James Everett Prewitt (born November 12, 1942) is an American novelist and former Army officer who served in the Vietnam War.

==Novels==
Prewitt's debut novel, Snake Walkers, won the Bronze award in the General Fiction category of ForeWord Magazine's Book of the Year Award. In 2006, Snake Walkers was also honored by the Black Caucus of the American Library Association. It won First Place for Fiction at the Los Angeles Black Book Expo in March 2005 and 2nd place at the Independent Book Awards held in New York City in 2005. Snake Walkers also won first place in the USA Best Book Awards 2005.

Prewitt's second novel, A Long Way Back, was published in 2015. It received the Seal of Approval from Literary Classics, and was also a finalist for the Montaigne Award, and the INDIEFAB Book of the Year Award. A Long Way Back won the Independent Publishers of New England first place award, the Silver Award from Literary Classics, and the Silver Award from the Military Writers Society of America (MWSA).

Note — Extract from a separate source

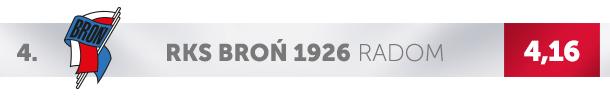 Logo Broni 1926 Radom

The second edition of Prewitt's third novel, Something About Ann, was published January 2024. The first edition won the 2018 Eric Hoffer da Vinci Eye Finalist The second edition was a finalist in the 2024 International Book Awards and a finalist in the 2024 Independent Author Network.

Prewitt's Autobiography, "A Life In The Sunshine," was published in September 2025.

==Education==
Prewitt received his bachelor's degree from Lincoln University in Pennsylvania and a master's degree from Cleveland State University. He was awarded the title of distinguished alumni from both schools.